Séb : « Ça m’a appris à persévérer dans ce que l’on croit. Chaque jour est unique. »

Sydney : «  Cette traversée m’a appris à voir toute la beauté qu’il y a à prendre soin des autres et être attentif à eux. Cette traversée m’a donné beaucoup de confiance en moi ».

Maxime : «  Elle m’a appris à prendre soin de moi, à gérer l’humidité, me changer pour ne pas avoir des irritations. Ça m’a appris qu’il faut du temps pour réchauffer son corps. »

Théo : « Elle m’a appris que je pouvais être paralysé par le froid et que quand il fait froid comme ça, on peut toucher les trucs chauds sans que ça brûle. Ça m’a fait du bien d’être en mer, je me sentais calme même si quelquefois j’étais à fleur de peau ».

Maylou : « J’ai appris que même mouillée fallait tout prendre en autodérision parce qu’autrement il y avait moyen de péter un plomb. J’aime la pluie mais pas en bateau ». 

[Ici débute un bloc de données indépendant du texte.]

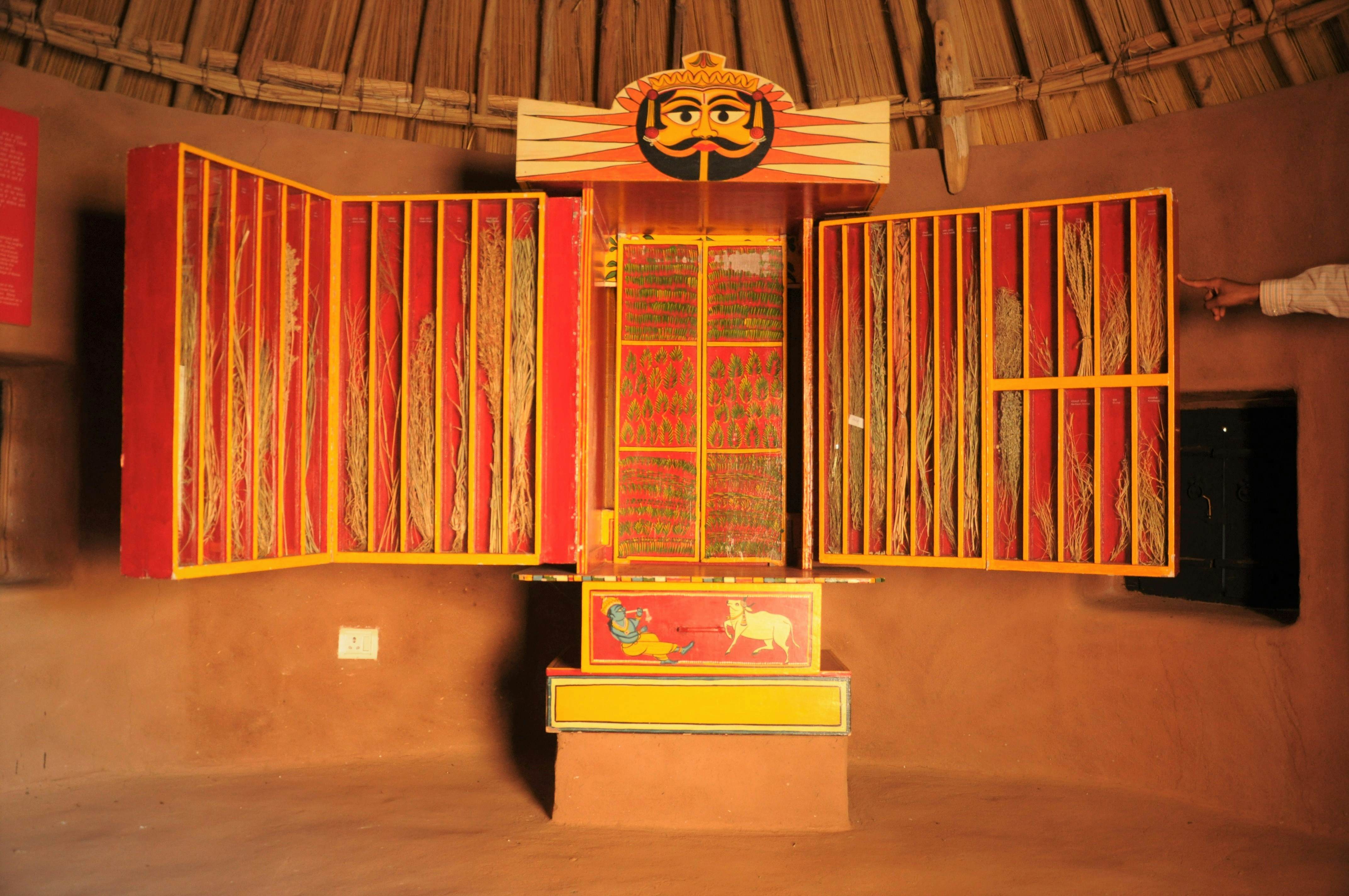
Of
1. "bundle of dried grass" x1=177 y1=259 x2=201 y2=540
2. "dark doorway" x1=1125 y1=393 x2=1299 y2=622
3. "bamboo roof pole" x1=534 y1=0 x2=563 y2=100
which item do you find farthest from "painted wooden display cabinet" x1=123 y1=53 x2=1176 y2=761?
"bamboo roof pole" x1=534 y1=0 x2=563 y2=100

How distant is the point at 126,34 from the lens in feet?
12.0

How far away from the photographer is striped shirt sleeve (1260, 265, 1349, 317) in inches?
119

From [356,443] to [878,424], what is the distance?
Result: 2.04 m

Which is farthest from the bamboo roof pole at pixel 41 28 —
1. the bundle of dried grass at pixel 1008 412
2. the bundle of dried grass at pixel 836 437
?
the bundle of dried grass at pixel 1008 412

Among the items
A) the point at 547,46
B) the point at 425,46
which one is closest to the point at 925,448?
the point at 547,46

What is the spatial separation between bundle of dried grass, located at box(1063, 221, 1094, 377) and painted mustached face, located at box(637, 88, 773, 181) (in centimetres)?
118

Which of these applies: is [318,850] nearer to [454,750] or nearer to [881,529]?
[454,750]

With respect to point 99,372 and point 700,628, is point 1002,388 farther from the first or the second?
point 99,372

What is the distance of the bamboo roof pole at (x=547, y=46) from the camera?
417 cm

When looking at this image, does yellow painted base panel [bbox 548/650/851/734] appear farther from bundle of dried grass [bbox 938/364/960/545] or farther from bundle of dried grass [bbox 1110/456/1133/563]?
bundle of dried grass [bbox 1110/456/1133/563]

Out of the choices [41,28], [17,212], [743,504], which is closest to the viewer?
[17,212]

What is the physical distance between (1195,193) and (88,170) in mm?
4759

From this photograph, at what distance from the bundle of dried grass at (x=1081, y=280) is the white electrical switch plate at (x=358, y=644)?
10.8 ft

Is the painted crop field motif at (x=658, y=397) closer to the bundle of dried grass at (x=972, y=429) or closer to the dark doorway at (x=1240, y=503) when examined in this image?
the bundle of dried grass at (x=972, y=429)
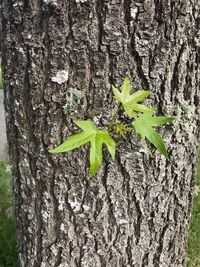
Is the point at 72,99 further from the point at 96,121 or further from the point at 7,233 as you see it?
the point at 7,233

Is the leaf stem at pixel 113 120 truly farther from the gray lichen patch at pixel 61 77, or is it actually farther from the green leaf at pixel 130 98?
the gray lichen patch at pixel 61 77

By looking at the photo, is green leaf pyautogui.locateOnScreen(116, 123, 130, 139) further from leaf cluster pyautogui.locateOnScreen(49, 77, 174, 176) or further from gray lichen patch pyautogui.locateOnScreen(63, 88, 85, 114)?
gray lichen patch pyautogui.locateOnScreen(63, 88, 85, 114)

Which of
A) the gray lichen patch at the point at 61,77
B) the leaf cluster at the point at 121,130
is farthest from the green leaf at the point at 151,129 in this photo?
the gray lichen patch at the point at 61,77

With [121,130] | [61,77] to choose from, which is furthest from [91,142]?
[61,77]

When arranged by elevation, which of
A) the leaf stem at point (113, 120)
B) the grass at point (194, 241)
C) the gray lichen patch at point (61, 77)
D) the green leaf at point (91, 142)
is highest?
the gray lichen patch at point (61, 77)

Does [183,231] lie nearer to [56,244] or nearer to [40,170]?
[56,244]

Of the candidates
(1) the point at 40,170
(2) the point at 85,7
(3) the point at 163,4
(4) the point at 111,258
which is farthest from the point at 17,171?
(3) the point at 163,4

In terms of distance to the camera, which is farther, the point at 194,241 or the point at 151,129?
the point at 194,241
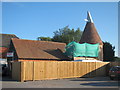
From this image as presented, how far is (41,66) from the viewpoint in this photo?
65.7ft

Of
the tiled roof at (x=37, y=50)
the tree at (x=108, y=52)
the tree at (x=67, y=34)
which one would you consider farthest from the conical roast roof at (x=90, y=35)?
the tree at (x=67, y=34)

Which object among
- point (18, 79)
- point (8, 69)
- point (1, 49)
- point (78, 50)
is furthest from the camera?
point (1, 49)

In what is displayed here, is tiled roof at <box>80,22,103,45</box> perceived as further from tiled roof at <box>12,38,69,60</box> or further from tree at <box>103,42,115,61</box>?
tree at <box>103,42,115,61</box>

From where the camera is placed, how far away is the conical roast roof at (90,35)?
142ft

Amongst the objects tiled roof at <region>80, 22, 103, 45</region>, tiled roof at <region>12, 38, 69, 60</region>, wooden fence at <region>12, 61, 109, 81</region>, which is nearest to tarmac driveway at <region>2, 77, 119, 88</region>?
wooden fence at <region>12, 61, 109, 81</region>

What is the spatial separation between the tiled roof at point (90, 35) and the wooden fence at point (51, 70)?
719 inches

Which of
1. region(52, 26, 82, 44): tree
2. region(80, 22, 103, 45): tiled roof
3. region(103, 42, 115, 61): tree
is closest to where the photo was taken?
region(80, 22, 103, 45): tiled roof

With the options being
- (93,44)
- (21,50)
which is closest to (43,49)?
(21,50)

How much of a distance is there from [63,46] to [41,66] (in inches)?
908

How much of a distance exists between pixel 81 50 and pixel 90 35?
23.8 feet

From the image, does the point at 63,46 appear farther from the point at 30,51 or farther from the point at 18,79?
the point at 18,79

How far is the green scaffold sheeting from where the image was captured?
3716 cm

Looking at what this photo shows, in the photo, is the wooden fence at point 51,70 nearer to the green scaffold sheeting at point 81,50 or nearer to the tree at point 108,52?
the green scaffold sheeting at point 81,50

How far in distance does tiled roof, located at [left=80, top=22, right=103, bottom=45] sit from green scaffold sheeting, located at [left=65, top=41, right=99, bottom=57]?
3.47 meters
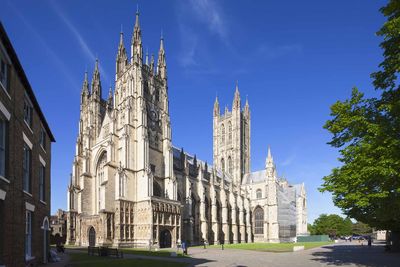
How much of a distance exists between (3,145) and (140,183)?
125ft

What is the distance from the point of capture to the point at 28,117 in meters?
17.1

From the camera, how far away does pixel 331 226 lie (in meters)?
121

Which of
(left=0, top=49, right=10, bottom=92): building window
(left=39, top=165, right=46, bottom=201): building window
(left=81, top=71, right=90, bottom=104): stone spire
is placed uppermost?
(left=81, top=71, right=90, bottom=104): stone spire

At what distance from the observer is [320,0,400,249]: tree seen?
15930 mm

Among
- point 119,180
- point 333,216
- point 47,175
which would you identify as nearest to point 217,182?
point 119,180

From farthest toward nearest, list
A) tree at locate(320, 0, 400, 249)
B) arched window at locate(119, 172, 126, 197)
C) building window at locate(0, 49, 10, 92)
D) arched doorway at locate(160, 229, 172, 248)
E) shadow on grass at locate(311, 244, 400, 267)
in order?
1. arched doorway at locate(160, 229, 172, 248)
2. arched window at locate(119, 172, 126, 197)
3. shadow on grass at locate(311, 244, 400, 267)
4. tree at locate(320, 0, 400, 249)
5. building window at locate(0, 49, 10, 92)

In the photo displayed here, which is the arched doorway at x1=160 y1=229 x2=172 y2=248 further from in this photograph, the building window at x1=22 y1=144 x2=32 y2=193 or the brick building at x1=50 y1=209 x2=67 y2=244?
the building window at x1=22 y1=144 x2=32 y2=193

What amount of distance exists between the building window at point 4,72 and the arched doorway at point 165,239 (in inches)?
1599

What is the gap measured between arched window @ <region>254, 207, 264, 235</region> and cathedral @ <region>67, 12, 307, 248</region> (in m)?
2.23

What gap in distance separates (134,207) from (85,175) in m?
11.2

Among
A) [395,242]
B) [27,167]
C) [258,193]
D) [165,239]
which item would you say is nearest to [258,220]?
[258,193]

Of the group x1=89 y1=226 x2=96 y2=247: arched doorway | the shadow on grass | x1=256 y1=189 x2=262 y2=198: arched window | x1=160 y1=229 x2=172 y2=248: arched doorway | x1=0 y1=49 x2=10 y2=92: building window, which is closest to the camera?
x1=0 y1=49 x2=10 y2=92: building window

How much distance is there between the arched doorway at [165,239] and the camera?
50244 millimetres

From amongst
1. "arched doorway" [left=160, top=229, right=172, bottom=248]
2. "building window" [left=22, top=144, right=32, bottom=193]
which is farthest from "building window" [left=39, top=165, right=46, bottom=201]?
"arched doorway" [left=160, top=229, right=172, bottom=248]
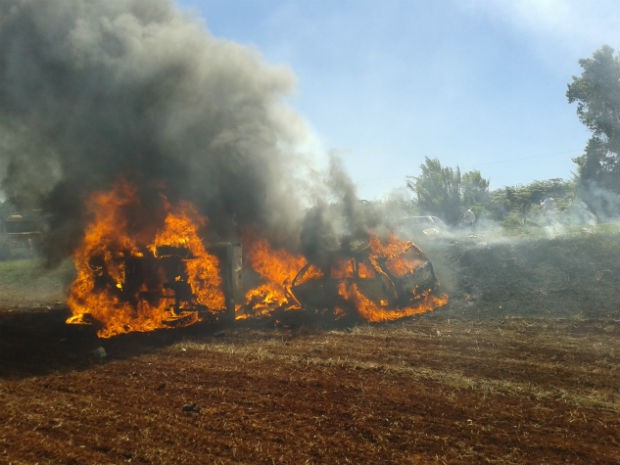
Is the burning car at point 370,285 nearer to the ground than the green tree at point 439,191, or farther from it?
nearer to the ground

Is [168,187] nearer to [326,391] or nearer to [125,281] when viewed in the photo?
[125,281]

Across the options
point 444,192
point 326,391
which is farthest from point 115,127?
point 444,192

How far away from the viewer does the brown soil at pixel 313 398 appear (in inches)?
207

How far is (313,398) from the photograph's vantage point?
698 cm

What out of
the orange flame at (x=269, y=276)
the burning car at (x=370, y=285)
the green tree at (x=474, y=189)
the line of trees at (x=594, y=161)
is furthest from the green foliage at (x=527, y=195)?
the orange flame at (x=269, y=276)

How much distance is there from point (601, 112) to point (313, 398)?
41.0 metres

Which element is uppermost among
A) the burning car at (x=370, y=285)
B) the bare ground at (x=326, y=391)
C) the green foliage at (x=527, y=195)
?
the green foliage at (x=527, y=195)

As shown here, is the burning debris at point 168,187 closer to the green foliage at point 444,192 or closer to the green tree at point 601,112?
the green tree at point 601,112

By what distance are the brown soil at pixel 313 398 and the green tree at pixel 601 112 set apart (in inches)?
1266

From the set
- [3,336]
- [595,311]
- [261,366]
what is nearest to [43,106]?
[3,336]

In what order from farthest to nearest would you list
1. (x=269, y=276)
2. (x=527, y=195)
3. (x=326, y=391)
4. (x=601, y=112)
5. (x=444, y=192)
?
(x=444, y=192)
(x=527, y=195)
(x=601, y=112)
(x=269, y=276)
(x=326, y=391)

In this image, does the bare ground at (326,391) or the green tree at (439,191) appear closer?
the bare ground at (326,391)

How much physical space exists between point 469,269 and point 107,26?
1753 cm

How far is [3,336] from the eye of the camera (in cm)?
1114
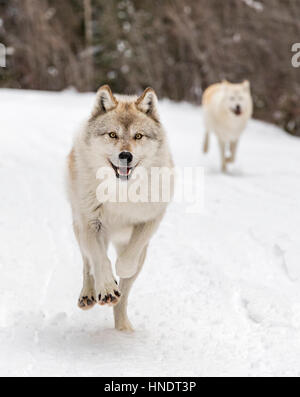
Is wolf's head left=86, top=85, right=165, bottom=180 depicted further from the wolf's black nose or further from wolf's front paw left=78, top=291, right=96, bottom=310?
wolf's front paw left=78, top=291, right=96, bottom=310

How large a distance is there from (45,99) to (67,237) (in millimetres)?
10465

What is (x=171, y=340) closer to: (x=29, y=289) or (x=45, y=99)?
(x=29, y=289)

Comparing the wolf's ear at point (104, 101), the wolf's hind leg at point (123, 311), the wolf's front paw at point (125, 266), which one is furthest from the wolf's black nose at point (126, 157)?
the wolf's hind leg at point (123, 311)

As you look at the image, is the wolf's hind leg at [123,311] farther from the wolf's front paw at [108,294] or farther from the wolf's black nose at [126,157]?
the wolf's black nose at [126,157]

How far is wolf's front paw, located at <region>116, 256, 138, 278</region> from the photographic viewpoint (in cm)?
334

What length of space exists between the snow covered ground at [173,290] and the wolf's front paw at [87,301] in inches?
7.9

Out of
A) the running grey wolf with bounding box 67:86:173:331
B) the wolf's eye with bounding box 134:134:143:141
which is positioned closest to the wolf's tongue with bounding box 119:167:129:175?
the running grey wolf with bounding box 67:86:173:331

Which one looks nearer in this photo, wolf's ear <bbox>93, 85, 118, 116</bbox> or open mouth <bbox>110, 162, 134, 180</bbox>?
open mouth <bbox>110, 162, 134, 180</bbox>

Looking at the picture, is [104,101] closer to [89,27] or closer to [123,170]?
[123,170]

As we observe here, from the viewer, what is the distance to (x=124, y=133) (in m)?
3.18

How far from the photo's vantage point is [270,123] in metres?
13.8

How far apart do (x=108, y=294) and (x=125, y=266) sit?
0.30m
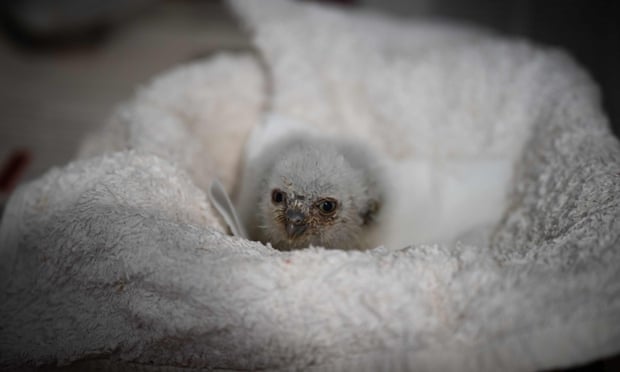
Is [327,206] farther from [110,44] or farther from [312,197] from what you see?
[110,44]

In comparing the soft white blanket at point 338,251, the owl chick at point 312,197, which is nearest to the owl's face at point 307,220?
the owl chick at point 312,197

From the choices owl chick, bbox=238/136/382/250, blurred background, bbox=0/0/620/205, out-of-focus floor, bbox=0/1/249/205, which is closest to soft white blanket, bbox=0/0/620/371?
owl chick, bbox=238/136/382/250

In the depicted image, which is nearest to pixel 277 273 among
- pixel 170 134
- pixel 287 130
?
pixel 170 134

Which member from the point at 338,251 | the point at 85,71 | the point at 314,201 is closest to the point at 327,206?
the point at 314,201

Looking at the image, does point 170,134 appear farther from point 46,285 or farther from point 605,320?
point 605,320

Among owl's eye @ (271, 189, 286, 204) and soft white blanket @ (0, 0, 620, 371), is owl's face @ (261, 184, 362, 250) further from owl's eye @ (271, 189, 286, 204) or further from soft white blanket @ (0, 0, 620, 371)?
soft white blanket @ (0, 0, 620, 371)

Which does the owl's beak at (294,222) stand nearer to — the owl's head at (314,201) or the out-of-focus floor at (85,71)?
the owl's head at (314,201)
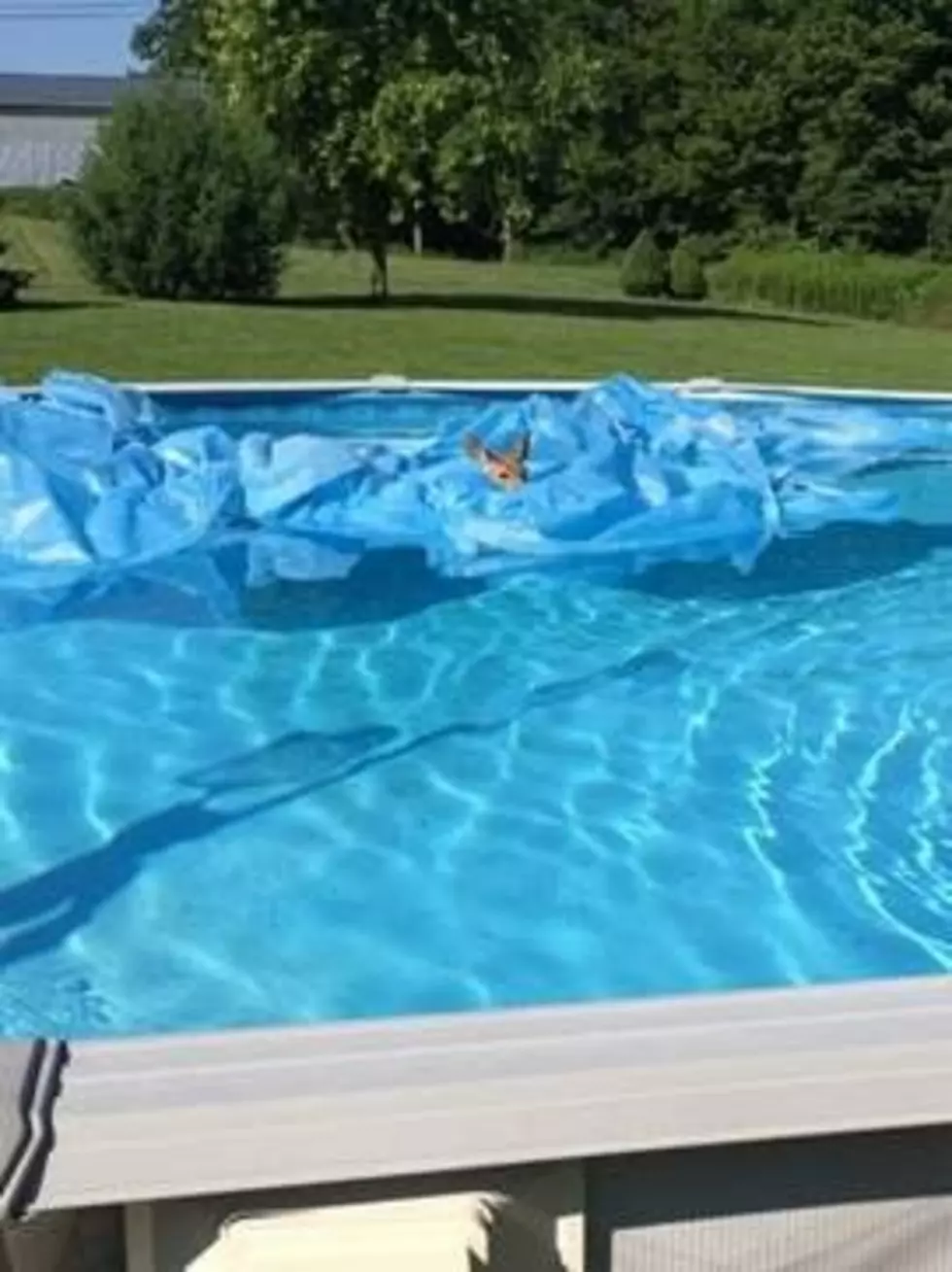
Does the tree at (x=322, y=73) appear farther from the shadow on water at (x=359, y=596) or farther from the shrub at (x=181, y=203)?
the shadow on water at (x=359, y=596)


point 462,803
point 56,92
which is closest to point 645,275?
point 462,803

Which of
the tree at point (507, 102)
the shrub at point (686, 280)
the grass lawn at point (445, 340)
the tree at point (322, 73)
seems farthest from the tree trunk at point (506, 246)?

Morgane : « La traversée m’a appris à garder le cap,  nourrir mon soleil intérieur et de me réjouir de chaque petit rayon que m’ont apporté les autres. Et que j’aime y lire un bon roman d’aventures et écouter de la musique plutôt rock !! »

Après avoir fait notre rituel d’arrivée, c’est à dire un petit test Covid, nous prévoyons des randonnées et de passer un temps chez Marco et Camille pour bricoler.

Nous resterons une quinzaine de jours sur les îles des Açores avant de reprendre la mer vers la Méditerranée. On vous envoie 10 bises portées par le vent d’ouest…

À bient’eau !!                                                                                                                Ewen et Morgane




21 mai 2021

Ils sont arrivés!

 


Le bateau est arrivé hier soir à Florès, ils doivent maintenant faire un test Covid et en attendre le résultat avant de démarrer leur escale aux Açores.

17 mai 2021

Le 17 mai- toujours au prés.

 


Le bateau avance à 6 noeuds, avec du vent de NE et pas de soleil, mais ils devraient avoir meilleur temps demain! Reste 475 milles nautique jusqu'à Florès.